## Soal Latihan
1. Ambil bagian teks tentang amal saleh mulai dari "Al-Maraghi dalam tafsirnya" sampai dengan "(QS. Al-Baqarah: 82)", tanpa mengubah satu kata pun.
2. Lanjutkan teks tentang amal saleh, dimulai setelah kalimat terakhir yang ada.

## Dokumen Sumber
------------------------------------------------------------
Berbuat baik adalah naluri manusia. Setiap orang normal pasti menyukainya. Sebaliknya, orang yang berbuat sebuah keburukan, dalam hati kecilnya pasti mengingkarinya. Mereka pasti merasa apa yang dilakukan adalah sebuah kesalahan dan ingin menyudahinya. Hanya saja terdapat kondisi atau ada hal lain yang membuatnya tidak kuasa untuk itu.
Nabi Muhammad SAW bersabda bahwa setiap anak yang lahir memiliki fitrah untuk menerima kebaikan, hanya saja orangtua yang di kemudian hari mendidik dan menjadikannya yahudi, nasrani, atau majusi (HR. Muslim).
Al-Maraghi dalam tafsirnya mengatakan bahwa Allah SWT sebenarnya telah memberikan kemampuan kepada manusia untuk membedakan mana yang baik dan mana yang buruk. Tapi, setiap manusia juga dibekali nafsu. Dan, seringkali pengendalian nafsu ini menjadi persoalan tersendiri.
Dalam Islam, sebuah perbuatan baik itu disebut amal saleh. Kata ini banyak sekali disebut dalam Al-Qur’an. Dan, kebanyakan disebut dengan disandingkan dengan keimanan. Salah satu adalah ayat berikut:
وَالَّذِينَ آمَنُوا وَعَمِلُوا الصَّالِحَاتِ أُولَئِكَ أَصْحَابُ الْجَنَّةِ هُمْ فِيهَا خَالِدُونَ
“Dan orang-orang yang beriman serta beramal saleh, mereka itu penghuni surga; mereka kekal di dalamnya.” (QS. Al-Baqarah: 82)
Al-Qasimi dalam karyanya Mahasin at-Takwil menyebutkan bahwa ulama salaf sepakat bahwa keimanan sudah mencangkup perbuatan baik (amal saleh). Ketika penyebutannya dimutlakkan (hanya disebut iman saja), maka sebenarnya di sana sudah pula dikatakan amal saleh.
Namun, ketika amal saleh digabungkan (‘athaf) dengan iman, para ulama berbeda pendapat. Satu kelompok mengatakan amal saleh sudah termasuk dalam keimanan. Namun kelompok yang lain berkata bahwa itu merupakan penggabungan kata yang khusus (amal saleh) kepada yang umum (iman), dan itu berarti ia adalah dua hal (iman sendiri dan amal saleh sendiri). Demikian al-Qasimi.
Adapun bentuk dari amal saleh itu sangatlah beragam. Meski begitu, secara umum ia bisa dikelompokkan menjadi dua: amal ritual (salat, zakat, haji, puasa, dan lain-lain) dan amal sosial (sedekah, menolong korban banjir, membantu anak-anak menyebrang jalan, dan lain-lain). Yang pertama, hanya dilakukan oleh orang Islam saja. Namun yang kedua bisa siapa saja melakukannya.
------------------------------------------------------------
## Data
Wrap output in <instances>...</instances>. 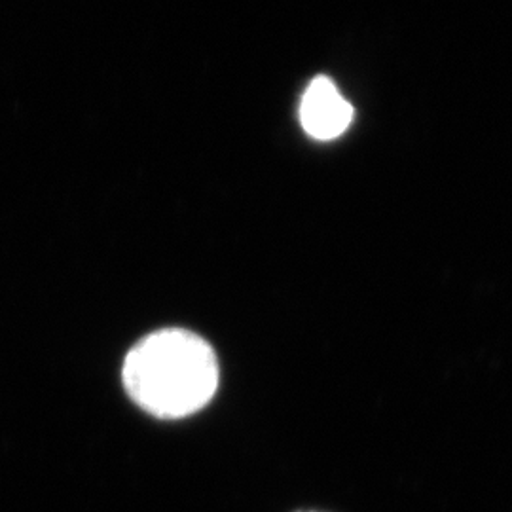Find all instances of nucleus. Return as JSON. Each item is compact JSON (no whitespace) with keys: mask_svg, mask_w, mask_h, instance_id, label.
Listing matches in <instances>:
<instances>
[{"mask_svg":"<svg viewBox=\"0 0 512 512\" xmlns=\"http://www.w3.org/2000/svg\"><path fill=\"white\" fill-rule=\"evenodd\" d=\"M296 512H321V511H296Z\"/></svg>","mask_w":512,"mask_h":512,"instance_id":"3","label":"nucleus"},{"mask_svg":"<svg viewBox=\"0 0 512 512\" xmlns=\"http://www.w3.org/2000/svg\"><path fill=\"white\" fill-rule=\"evenodd\" d=\"M353 107L329 76H315L300 101V124L317 141H332L348 131Z\"/></svg>","mask_w":512,"mask_h":512,"instance_id":"2","label":"nucleus"},{"mask_svg":"<svg viewBox=\"0 0 512 512\" xmlns=\"http://www.w3.org/2000/svg\"><path fill=\"white\" fill-rule=\"evenodd\" d=\"M129 399L160 420L200 412L219 389V361L202 336L156 330L129 349L122 368Z\"/></svg>","mask_w":512,"mask_h":512,"instance_id":"1","label":"nucleus"}]
</instances>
------------------------------------------------------------
## Jawaban Tertulis
1.
Al-Maraghi dalam tafsirnya mengatakan bahwa Allah SWT sebenarnya telah memberikan kemampuan kepada manusia untuk membedakan mana yang baik dan mana yang buruk. Tapi, setiap manusia juga dibekali nafsu. Dan, seringkali pengendalian nafsu ini menjadi persoalan tersendiri.
Dalam Islam, sebuah perbuatan baik itu disebut amal saleh. Kata ini banyak sekali disebut dalam Al-Qur’an. Dan, kebanyakan disebut dengan disandingkan dengan keimanan. Salah satu adalah ayat berikut:
وَالَّذِينَ آمَنُوا وَعَمِلُوا الصَّالِحَاتِ أُولَئِكَ أَصْحَابُ الْجَنَّةِ هُمْ فِيهَا خَالِدُونَ
“Dan orang-orang yang beriman serta beramal saleh, mereka itu penghuni surga; mereka kekal di dalamnya.” (QS. Al-Baqarah: 82)

2.
Jika kita sepakat dengan pendapat yang mengatakan bahwa iman sudah termasuk amal shaleh, maka orang yang beriman sudah pasti (telah dan akan) beramal saleh. Namun jelas tidak sebaliknya.
Oleh karenanya, tidak mengherankan jika banyak orang non-muslim yang berbuat baik, bahkan kebaikannya terkadang melebihi orang yang beriman.
Nah, sehubungan dengan itu, apakah perbuatan mereka akan mendapat pahala?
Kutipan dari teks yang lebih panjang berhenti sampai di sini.